Member of the Maryland House of Delegates

Personal details
- Born: August 26, 1744 Rising Sun, Province of Maryland
- Died: October 4, 1812 (aged 68) Rising Sun, Maryland, U.S.
- Spouse: Esther Kirk ​(m. 1766)​
- Children: 12
- Occupation: Politician; farmer;

= Job Haines =

American politician (1744–1812)

Job Haines (August 26, 1744 – October 4, 1812) was an American politician from Maryland. He served as a member of the Maryland House of Delegates.

==Early life==
Job Haines was born on August 26, 1744, in Rising Sun, Maryland, to Elizabeth (née Thomas) and Joseph Haines. His father was justice of the peace in Chester County, Pennsylvania.

==Career==
Haines owned and farmed tracts of land in Cecil County. In 1781, he hosted Marquis de Lafayette at his home as Lafayette traveled to Yorktown.

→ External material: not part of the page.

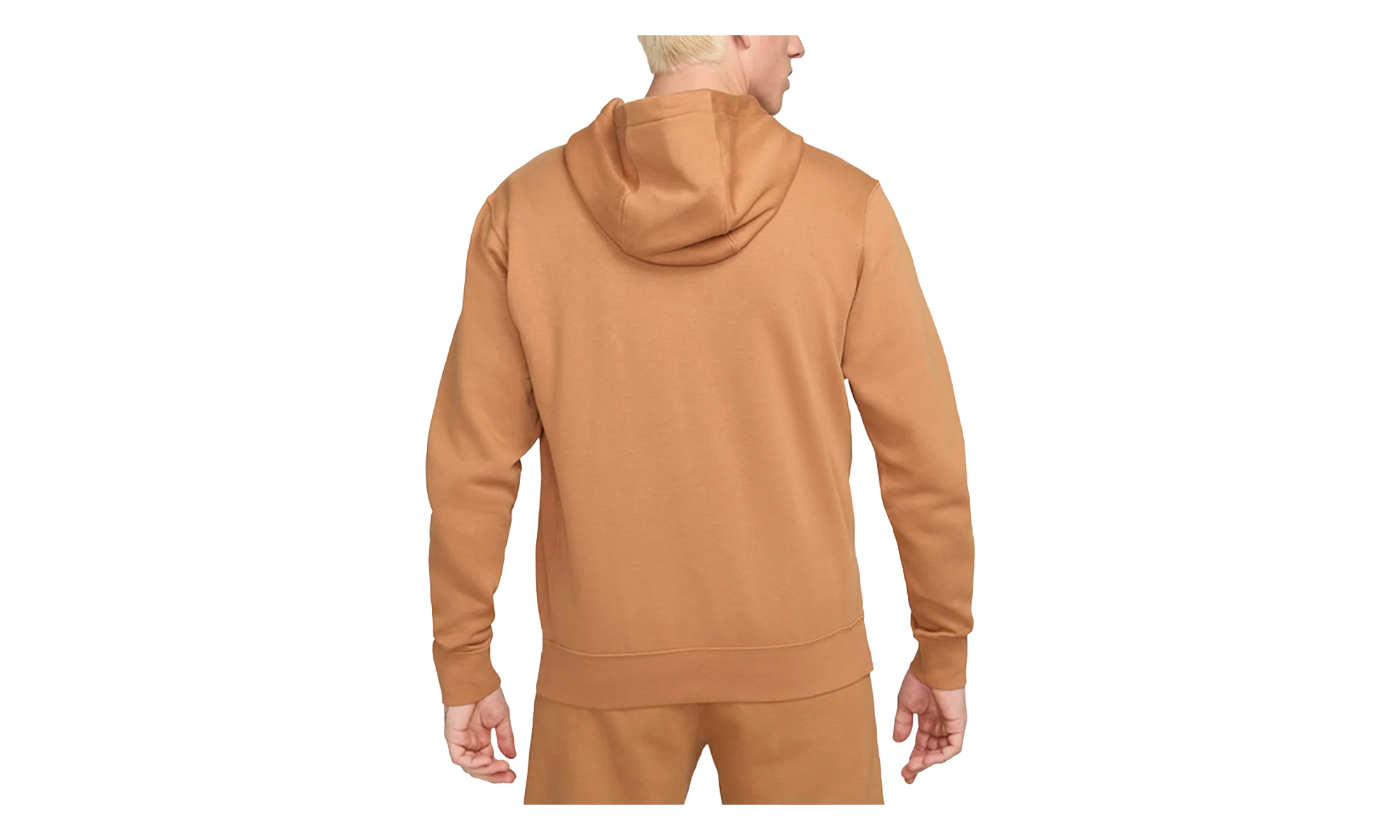 Sportswear Club Fleece Embroidered Hoodie "Flax / Flax / White" BV2654 224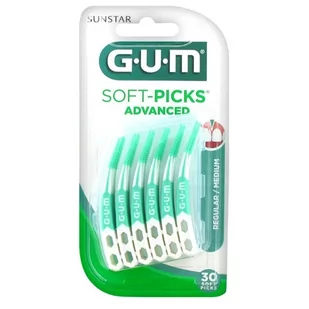 GUM Soft-Picks Advanced szczoteczki międzyzębowe Medium x30 sztuk - Wybielanie zębów - miniaturka - grafika 1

Haines served as a member of the Maryland House of Delegates.

==Personal life==
In 1766, Haines married Esther Kirk, daughter of Ann Gatchell and Timothy Haines. They had 12 children, Jacon, Timothy, Isaac, Reuben, Joseph, Eli, Job, Lewis, Elizabeth, Esther, Elisha and Nathan. His grandson L. Marshall Haines was a politician and lawyer.

Haines died on October 4, 1812, in Rising Sun.